I had to go to the mall the other day to finish getting parts of Grace's school uniform. I took the kids with me, of course, and as we entered the mall from the Sears side we approached mechanical rides that require .75 or 1.00 to ride. Maggie ALWAYS asks if she can ride on the rides when we go into the mall...and SOMETIMES she gets to. This day was no different. I told Maggie and Grace that if they were super duper extra good in the mall that they would get to ride something on the way out.
Well, they were particularly good this day...no kidding...and I really should have let them ride 2 or 3 rides for as good as they were, but I told them one and they had to agree on the ride. Well, they had agreed on a ride and at the last minute I saw the Cedar Point roller coaster ride and convinced them that they should ride that one - that it would be more fun. So they both got on to the Cedar Point ride which Grace was more than excited about since she's now totally into roller coasters! Maggie was willing just because it was a ride.
The ride started and immediately Maggie started pointing at another ride that she wanted to do next. I told her to watch the movie screen that she was missing this ride and that she does not get to do another ride. She continued to point to a different ride that she wanted to do next. I told her that there will be no more rides and to have fun on this one. She kept saying "but I want that one next Mom." The entire ride I couldn't convince her to just enjoy this one...all she could think about was getting on another one.
So of course to me this whole incident was an analogy between the life of a 2 year old and life in general. I couldn't help but stand there and think about how often I miss the enjoyment of the "ride" I'm on because I'm constantly thinking about the next thing I want or how much better things would be "if". Here I was trying to convince Maggie to concentrate on where she was at the moment, knowing all along that this is a challenge even for a grown up.
Although ambition is a good thing, it's nothing unless we have a great attitude about present circumstances. No matter where we're going or what we're trying to achieve, if we get there with an attitude of ungratefulness and dissatisfaction then we lose the enjoyment of the ride. And most likely we won't even appreciate our accomplishment either. Attitude is everything.
I felt sorry for Maggie because when she got off that ride I could tell she didn't even feel like she had been on a ride. She missed it. Granted, it's not the ride she had chosen...but that's life too, isn't it? It was still a ride.

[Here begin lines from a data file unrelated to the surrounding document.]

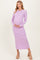 woman wearing a light purple ribbed maternity dress and holding her baby bump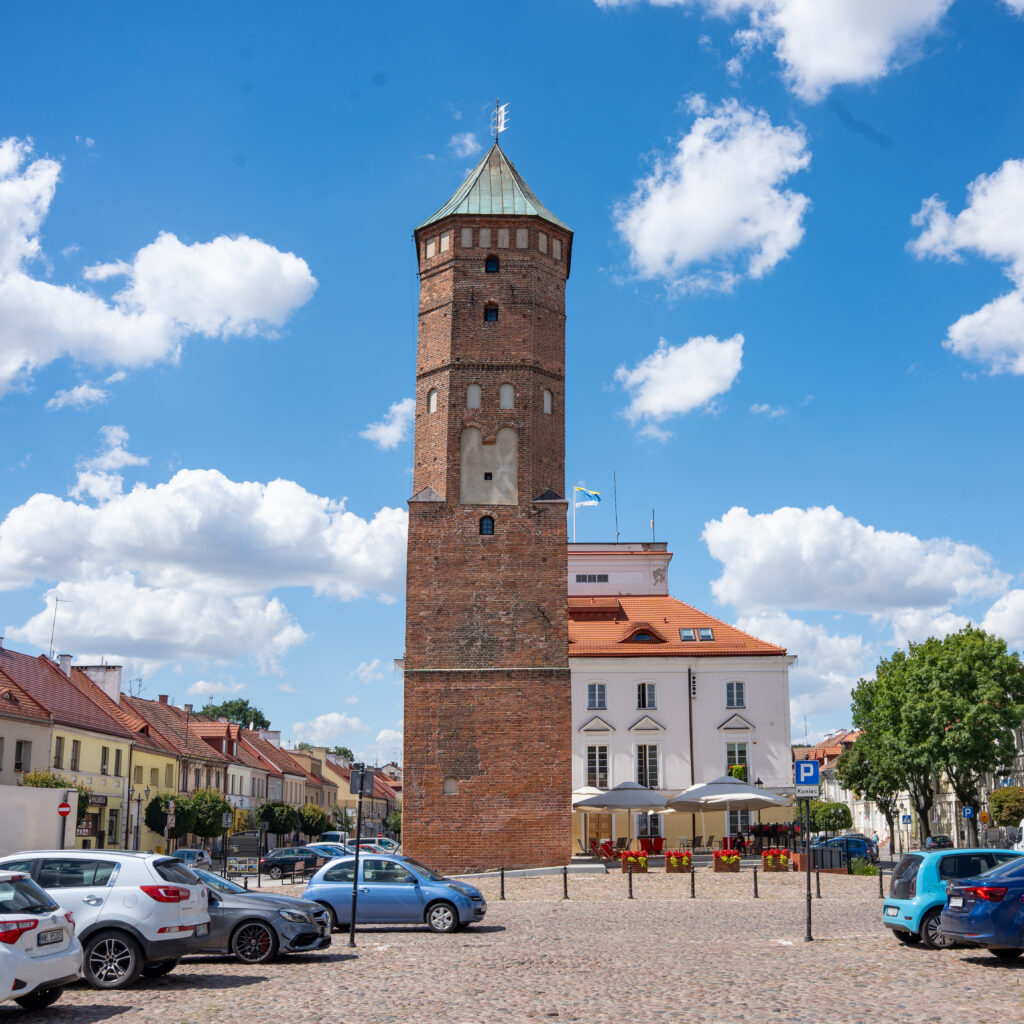 Zdjęcie kolorowe. Wieża ratuszowa w Pułtusku od strony zamku. W tle widoczny ratusz miejski.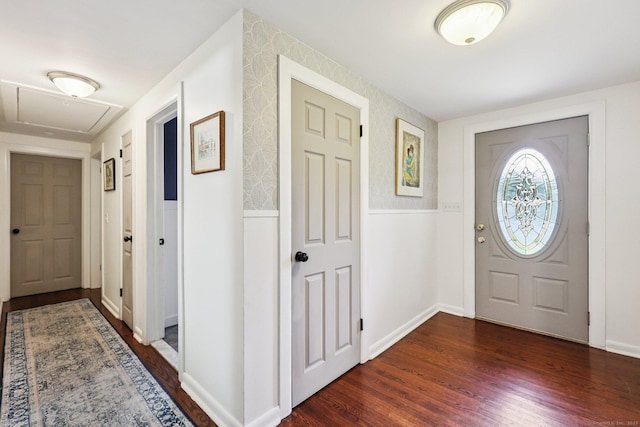 103 Glenwood Rd, Clinton, CT 06413 - foyer entrance featuring dark wood finished floors and baseboards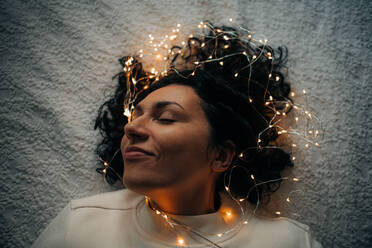 Woman lying down with tangled string lights in her hair, smiling - CAVF94162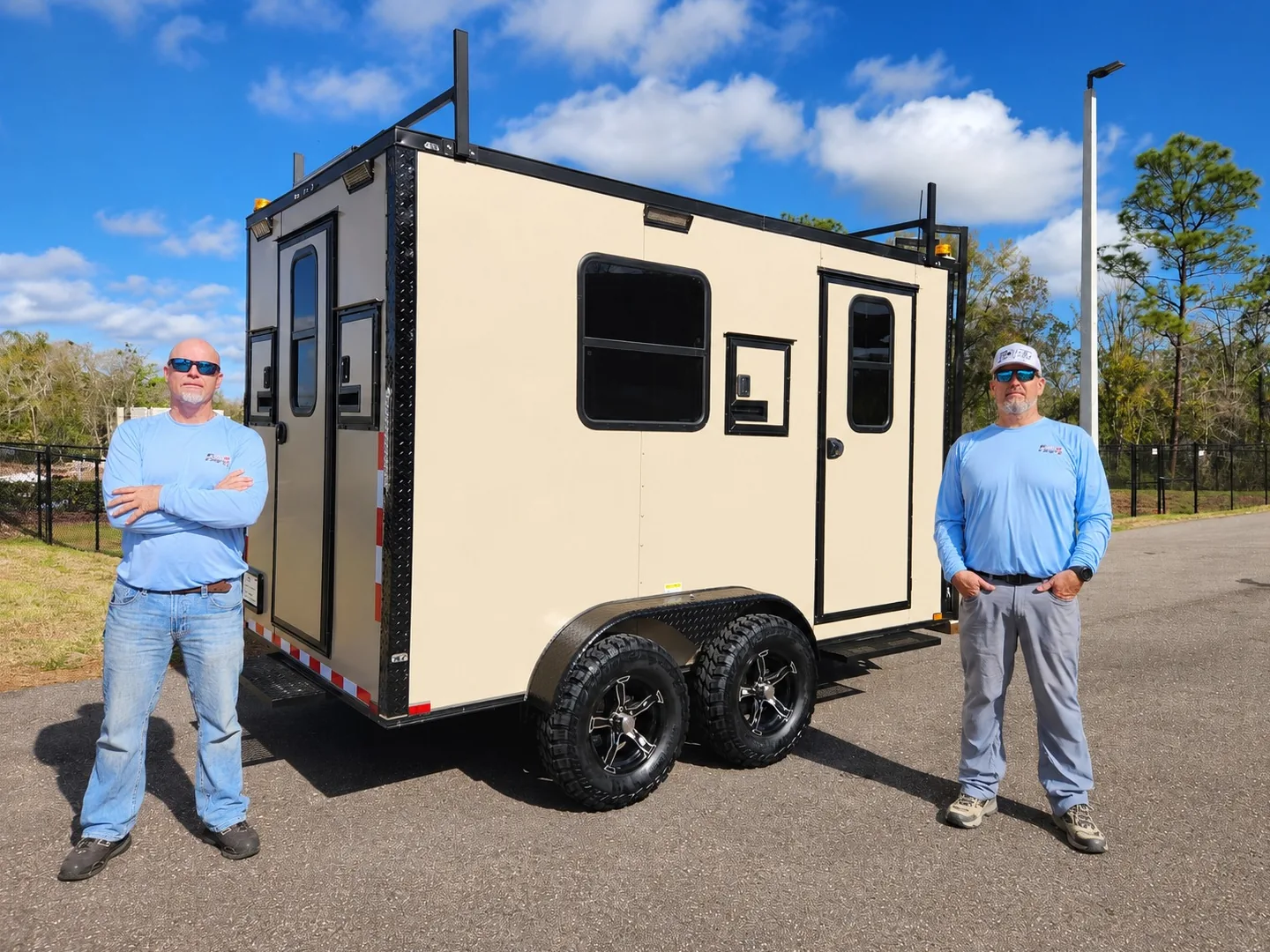 Two team members in matching blue shirts standing beside a tan enclosed utility trailer with a roof rack and off-road tires.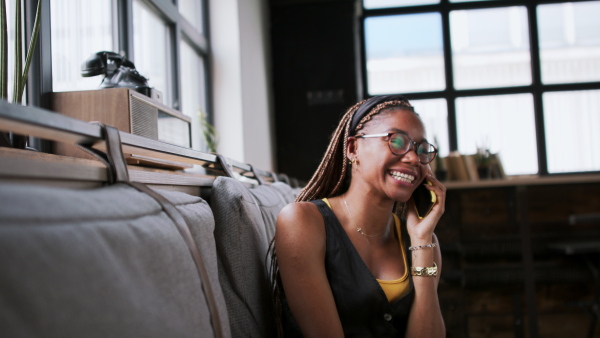 Portrait of young african-american businesswoman indoors in office, using smartphone.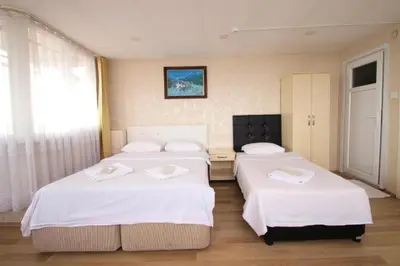a bedroom with two beds with white sheets at SİMGE SULTAN' old cty in Istanbul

Although there are many more things I wish to accomplish in my life, I am so grateful to be home with my children and enjoying my time with them for now. There are days that I want to pull my hair out because I feel like I need a break from it...but those are the days that I find a friend or family member to go somewhere with me and leave the kids with Dan. Dan and I have had times when we can get away too if we find a babysitter. All in all I would not trade these years for anything. When I look back someday I have a feeling that I will not remember the things that bother me now with not having two incomes (such as not being able to give the gifts I'd like to give to friends and family...or not being able to get new clothes on a whim) - but I will remember all the times and moments with my kids. If only I was good at recording those moments! I think for now I'm just going to enjoy the ride I'm on...as opportunities arise I can embrace those, but certainly my mind and heart are fixed on the moment.